▶ [REQUEST] Exclude the pictures, then quote exactly the lines from the one holding "What is the span" through the last line of the records.

▶ [LISTED ENTRIES]
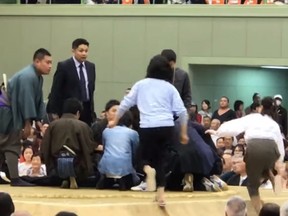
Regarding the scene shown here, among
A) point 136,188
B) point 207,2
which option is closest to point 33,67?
point 136,188

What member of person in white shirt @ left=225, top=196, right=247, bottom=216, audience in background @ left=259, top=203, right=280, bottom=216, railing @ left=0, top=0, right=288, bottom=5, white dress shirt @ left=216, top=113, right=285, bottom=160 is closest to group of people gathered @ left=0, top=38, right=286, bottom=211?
white dress shirt @ left=216, top=113, right=285, bottom=160

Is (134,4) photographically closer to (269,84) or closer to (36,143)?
(269,84)

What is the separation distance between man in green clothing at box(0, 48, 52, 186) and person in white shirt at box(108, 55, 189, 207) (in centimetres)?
156

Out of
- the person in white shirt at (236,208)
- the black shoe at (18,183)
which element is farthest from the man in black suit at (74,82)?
the person in white shirt at (236,208)

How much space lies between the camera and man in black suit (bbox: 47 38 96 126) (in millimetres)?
13859

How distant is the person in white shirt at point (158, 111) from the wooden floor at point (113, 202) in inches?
12.6

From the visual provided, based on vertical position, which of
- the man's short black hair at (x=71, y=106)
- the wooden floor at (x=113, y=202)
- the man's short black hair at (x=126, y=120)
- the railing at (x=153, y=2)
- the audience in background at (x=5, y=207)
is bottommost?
the wooden floor at (x=113, y=202)

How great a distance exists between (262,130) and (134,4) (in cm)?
1351

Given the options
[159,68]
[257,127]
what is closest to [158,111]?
[159,68]

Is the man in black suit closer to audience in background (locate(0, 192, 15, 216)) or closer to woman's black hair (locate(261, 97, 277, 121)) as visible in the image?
woman's black hair (locate(261, 97, 277, 121))

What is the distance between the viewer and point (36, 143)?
17.7 metres

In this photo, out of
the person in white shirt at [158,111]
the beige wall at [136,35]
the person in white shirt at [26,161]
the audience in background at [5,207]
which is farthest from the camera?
the beige wall at [136,35]

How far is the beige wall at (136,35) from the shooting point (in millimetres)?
24578

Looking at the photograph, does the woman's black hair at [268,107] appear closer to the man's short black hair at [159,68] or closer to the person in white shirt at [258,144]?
the person in white shirt at [258,144]
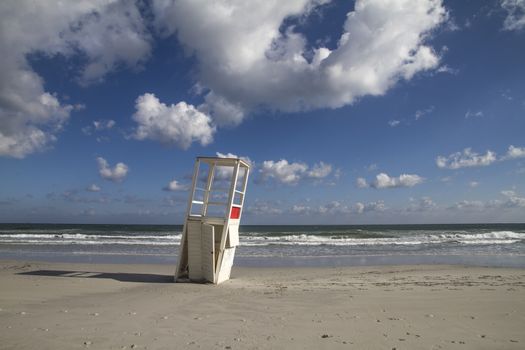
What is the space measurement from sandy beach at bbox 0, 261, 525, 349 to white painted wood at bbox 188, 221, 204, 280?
600 mm

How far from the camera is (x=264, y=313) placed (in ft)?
20.7

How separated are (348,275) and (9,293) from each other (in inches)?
362

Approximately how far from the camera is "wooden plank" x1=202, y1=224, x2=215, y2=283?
31.7 ft

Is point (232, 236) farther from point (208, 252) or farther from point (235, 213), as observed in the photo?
point (208, 252)

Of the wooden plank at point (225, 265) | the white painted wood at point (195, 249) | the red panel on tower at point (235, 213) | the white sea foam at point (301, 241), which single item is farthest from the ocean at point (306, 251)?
the white painted wood at point (195, 249)

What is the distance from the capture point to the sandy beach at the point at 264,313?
4707 millimetres

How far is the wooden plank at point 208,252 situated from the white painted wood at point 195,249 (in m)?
0.13

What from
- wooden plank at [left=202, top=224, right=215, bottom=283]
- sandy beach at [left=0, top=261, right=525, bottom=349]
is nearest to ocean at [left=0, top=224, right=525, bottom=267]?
wooden plank at [left=202, top=224, right=215, bottom=283]

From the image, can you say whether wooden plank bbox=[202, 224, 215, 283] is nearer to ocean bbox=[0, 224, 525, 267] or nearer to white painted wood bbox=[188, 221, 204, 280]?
white painted wood bbox=[188, 221, 204, 280]

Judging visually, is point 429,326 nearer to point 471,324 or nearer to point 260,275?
point 471,324

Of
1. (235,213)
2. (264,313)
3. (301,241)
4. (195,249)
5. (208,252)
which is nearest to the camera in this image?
(264,313)

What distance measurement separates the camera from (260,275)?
41.0 feet

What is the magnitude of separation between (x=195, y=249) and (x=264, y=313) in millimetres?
4105

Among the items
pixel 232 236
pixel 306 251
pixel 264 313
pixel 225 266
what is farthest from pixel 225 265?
pixel 306 251
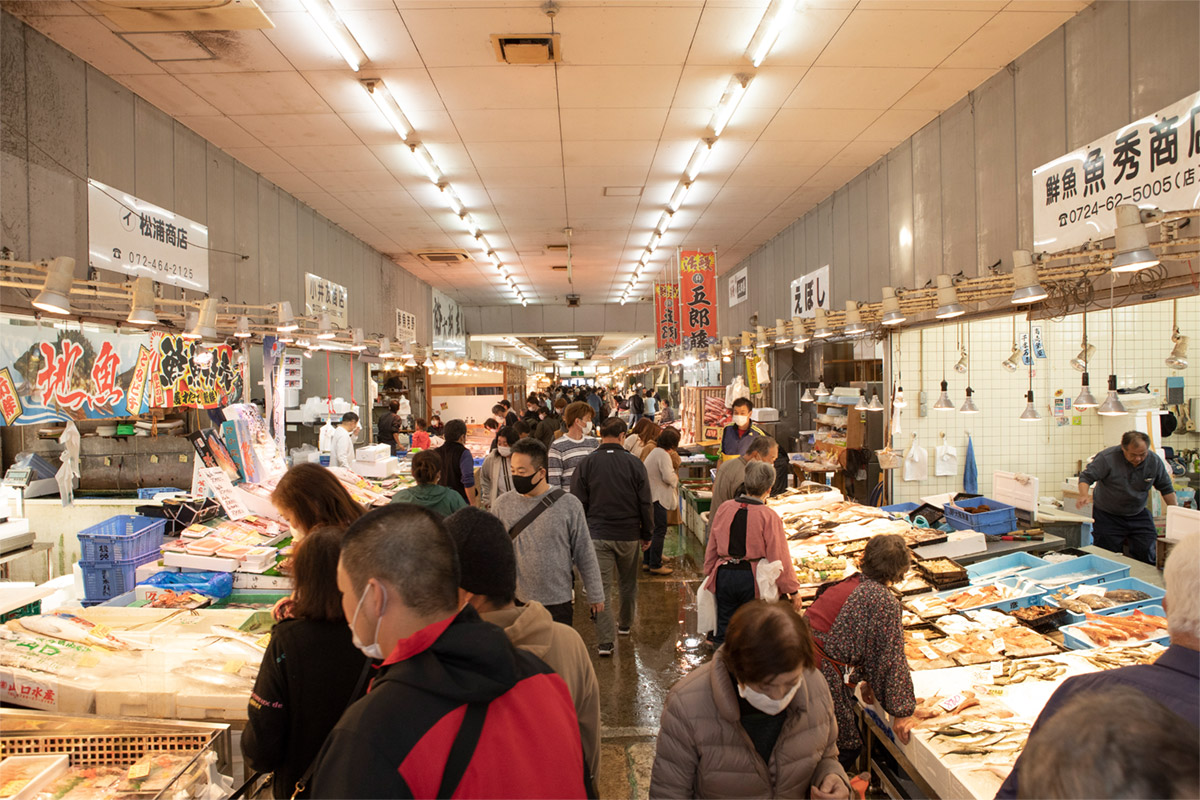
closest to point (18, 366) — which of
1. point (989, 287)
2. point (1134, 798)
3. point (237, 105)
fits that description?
point (237, 105)

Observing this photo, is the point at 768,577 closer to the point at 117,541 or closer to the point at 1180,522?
the point at 1180,522

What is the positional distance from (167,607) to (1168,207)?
269 inches

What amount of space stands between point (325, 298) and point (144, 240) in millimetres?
4513

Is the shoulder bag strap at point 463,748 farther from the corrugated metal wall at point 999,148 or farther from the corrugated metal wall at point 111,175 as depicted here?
the corrugated metal wall at point 111,175

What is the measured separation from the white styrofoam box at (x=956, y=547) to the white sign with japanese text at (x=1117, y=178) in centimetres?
239

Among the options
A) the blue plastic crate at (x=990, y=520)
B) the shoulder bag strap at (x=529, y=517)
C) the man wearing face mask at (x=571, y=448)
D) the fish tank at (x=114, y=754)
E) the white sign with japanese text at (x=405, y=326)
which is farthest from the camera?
the white sign with japanese text at (x=405, y=326)

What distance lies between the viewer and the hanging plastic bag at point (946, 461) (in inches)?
327

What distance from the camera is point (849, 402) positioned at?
9922 mm

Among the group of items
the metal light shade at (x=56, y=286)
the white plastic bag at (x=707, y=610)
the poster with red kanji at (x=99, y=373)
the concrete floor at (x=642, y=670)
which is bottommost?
the concrete floor at (x=642, y=670)

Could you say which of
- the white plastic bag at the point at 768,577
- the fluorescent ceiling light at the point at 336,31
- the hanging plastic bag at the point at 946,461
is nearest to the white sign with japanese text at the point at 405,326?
the fluorescent ceiling light at the point at 336,31

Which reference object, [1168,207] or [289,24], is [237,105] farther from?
[1168,207]

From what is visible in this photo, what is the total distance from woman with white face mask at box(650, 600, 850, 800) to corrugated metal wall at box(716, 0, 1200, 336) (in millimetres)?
4511

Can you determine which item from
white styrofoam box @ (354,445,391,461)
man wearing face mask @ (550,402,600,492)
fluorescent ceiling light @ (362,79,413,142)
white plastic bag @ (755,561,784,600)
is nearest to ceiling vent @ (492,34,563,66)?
fluorescent ceiling light @ (362,79,413,142)

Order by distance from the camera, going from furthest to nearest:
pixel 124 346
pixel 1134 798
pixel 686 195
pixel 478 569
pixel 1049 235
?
pixel 686 195, pixel 124 346, pixel 1049 235, pixel 478 569, pixel 1134 798
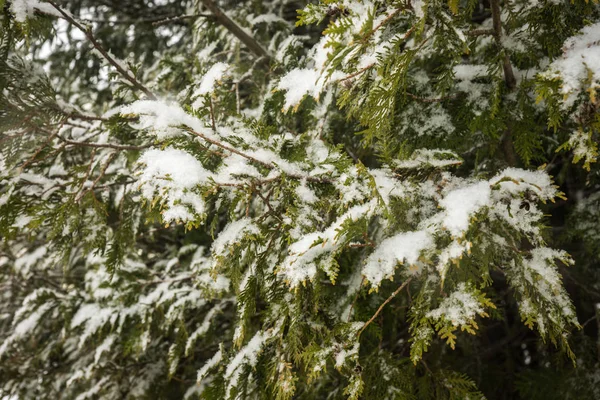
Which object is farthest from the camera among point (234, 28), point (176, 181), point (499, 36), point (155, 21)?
point (155, 21)

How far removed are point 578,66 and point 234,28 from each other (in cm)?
254

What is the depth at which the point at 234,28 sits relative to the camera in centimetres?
304

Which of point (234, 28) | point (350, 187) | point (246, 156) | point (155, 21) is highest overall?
point (155, 21)

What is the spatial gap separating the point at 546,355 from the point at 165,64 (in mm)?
4263

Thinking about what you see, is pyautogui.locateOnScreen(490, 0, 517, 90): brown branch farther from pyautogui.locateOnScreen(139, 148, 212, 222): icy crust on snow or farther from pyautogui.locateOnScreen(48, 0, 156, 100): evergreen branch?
pyautogui.locateOnScreen(48, 0, 156, 100): evergreen branch

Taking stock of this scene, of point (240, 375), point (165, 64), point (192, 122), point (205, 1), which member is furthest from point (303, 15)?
point (165, 64)

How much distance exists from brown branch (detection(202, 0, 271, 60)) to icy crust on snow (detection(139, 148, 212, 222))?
182 centimetres

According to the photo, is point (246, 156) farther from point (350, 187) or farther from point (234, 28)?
point (234, 28)

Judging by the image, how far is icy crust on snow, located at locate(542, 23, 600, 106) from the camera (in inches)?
43.3

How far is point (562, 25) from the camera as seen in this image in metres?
1.64

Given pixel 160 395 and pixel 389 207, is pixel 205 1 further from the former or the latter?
pixel 160 395

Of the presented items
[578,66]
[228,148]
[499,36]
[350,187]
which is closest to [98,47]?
[228,148]

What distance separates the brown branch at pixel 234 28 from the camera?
282 cm

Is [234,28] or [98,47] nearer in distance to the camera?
[98,47]
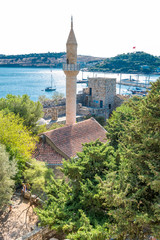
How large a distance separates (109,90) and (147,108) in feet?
88.9

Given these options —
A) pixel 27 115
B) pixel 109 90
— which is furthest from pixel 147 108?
pixel 109 90

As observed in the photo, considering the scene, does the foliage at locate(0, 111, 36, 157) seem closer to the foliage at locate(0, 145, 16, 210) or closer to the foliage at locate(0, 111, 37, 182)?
the foliage at locate(0, 111, 37, 182)

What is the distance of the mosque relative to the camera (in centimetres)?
1579

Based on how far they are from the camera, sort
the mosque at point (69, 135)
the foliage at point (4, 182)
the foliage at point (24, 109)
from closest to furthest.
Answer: the foliage at point (4, 182)
the mosque at point (69, 135)
the foliage at point (24, 109)

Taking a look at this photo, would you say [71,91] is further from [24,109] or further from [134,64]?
[134,64]

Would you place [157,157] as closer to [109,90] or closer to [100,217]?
[100,217]

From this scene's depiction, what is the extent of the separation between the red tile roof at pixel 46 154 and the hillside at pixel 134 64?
308ft

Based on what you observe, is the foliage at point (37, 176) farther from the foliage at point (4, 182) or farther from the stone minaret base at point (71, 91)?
the stone minaret base at point (71, 91)

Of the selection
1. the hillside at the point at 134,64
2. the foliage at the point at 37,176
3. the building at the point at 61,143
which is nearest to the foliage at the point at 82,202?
the foliage at the point at 37,176

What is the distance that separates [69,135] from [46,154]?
2.62 metres

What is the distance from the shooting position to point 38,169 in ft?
43.9

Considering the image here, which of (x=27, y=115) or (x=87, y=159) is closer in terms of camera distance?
(x=87, y=159)

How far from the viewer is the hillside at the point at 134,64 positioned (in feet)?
339

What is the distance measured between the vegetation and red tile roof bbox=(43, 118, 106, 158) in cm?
536
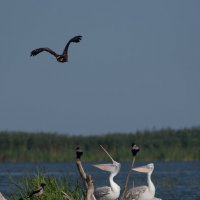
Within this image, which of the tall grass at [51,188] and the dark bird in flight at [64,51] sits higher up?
the dark bird in flight at [64,51]

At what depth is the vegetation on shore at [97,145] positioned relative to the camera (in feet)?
140

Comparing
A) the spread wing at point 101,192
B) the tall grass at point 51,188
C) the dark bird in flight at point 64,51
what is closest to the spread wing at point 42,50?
the dark bird in flight at point 64,51

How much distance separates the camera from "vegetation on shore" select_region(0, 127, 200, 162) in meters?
42.7

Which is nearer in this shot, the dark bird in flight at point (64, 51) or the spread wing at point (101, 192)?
the dark bird in flight at point (64, 51)

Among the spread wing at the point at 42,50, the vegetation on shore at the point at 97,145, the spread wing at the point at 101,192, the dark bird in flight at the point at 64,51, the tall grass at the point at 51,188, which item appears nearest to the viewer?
the dark bird in flight at the point at 64,51

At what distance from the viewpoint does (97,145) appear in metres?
44.3

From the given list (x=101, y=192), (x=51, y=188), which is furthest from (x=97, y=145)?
(x=51, y=188)

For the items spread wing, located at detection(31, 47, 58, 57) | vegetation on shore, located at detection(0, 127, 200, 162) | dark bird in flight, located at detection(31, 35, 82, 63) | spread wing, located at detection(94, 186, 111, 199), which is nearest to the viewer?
dark bird in flight, located at detection(31, 35, 82, 63)

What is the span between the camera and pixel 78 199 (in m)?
14.4

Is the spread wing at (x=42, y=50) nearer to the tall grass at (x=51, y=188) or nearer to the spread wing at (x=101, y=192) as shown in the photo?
the tall grass at (x=51, y=188)

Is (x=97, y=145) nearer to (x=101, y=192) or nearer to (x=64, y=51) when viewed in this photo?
(x=101, y=192)

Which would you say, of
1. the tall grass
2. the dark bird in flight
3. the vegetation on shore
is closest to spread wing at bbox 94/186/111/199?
the tall grass

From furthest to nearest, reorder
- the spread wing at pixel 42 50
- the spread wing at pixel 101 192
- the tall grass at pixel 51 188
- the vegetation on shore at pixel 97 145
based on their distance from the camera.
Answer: the vegetation on shore at pixel 97 145 < the spread wing at pixel 101 192 < the tall grass at pixel 51 188 < the spread wing at pixel 42 50

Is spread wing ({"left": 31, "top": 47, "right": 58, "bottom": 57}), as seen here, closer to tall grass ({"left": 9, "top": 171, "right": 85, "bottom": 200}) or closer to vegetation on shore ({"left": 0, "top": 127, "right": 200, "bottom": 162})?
tall grass ({"left": 9, "top": 171, "right": 85, "bottom": 200})
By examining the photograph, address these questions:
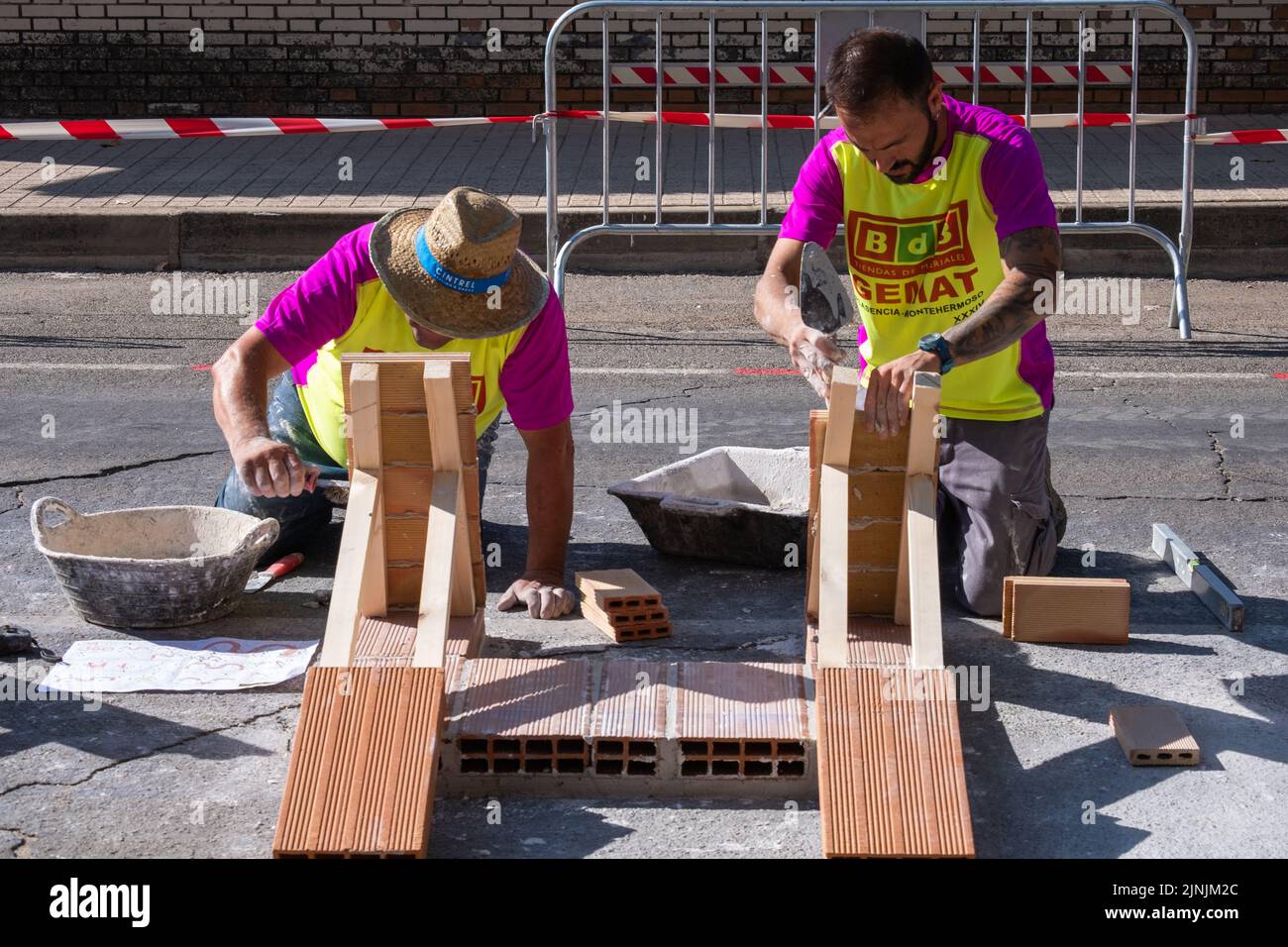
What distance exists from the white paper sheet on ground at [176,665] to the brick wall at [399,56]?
912 centimetres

▶ [RESULT OF THIS TASK]
What is the span between the camera and pixel 78 199 (in m)?
14.4

Is the spread wing at (x=42, y=50) nearer to the tall grass at (x=51, y=188) or nearer to the spread wing at (x=101, y=192) as shown in the photo?
the tall grass at (x=51, y=188)

Is (x=97, y=145) nearer to (x=101, y=192) or nearer to (x=64, y=51) when viewed in this photo?
(x=101, y=192)

Which would you say, of
1. the tall grass
2. the dark bird in flight
3. the vegetation on shore
is closest to spread wing at bbox 94/186/111/199?
the tall grass

From furthest to nearest, reorder
- the spread wing at pixel 42 50
- the spread wing at pixel 101 192
- the tall grass at pixel 51 188
- the vegetation on shore at pixel 97 145
based on their distance from the camera.
Answer: the vegetation on shore at pixel 97 145 < the spread wing at pixel 101 192 < the tall grass at pixel 51 188 < the spread wing at pixel 42 50

Is spread wing ({"left": 31, "top": 47, "right": 58, "bottom": 57}), as seen here, closer to tall grass ({"left": 9, "top": 171, "right": 85, "bottom": 200}) or closer to vegetation on shore ({"left": 0, "top": 127, "right": 200, "bottom": 162})?
tall grass ({"left": 9, "top": 171, "right": 85, "bottom": 200})
By examining the photograph, address these questions:
What distance exists from the white paper sheet on ground at [176,665] to the brick wall at [399,56]?
912 centimetres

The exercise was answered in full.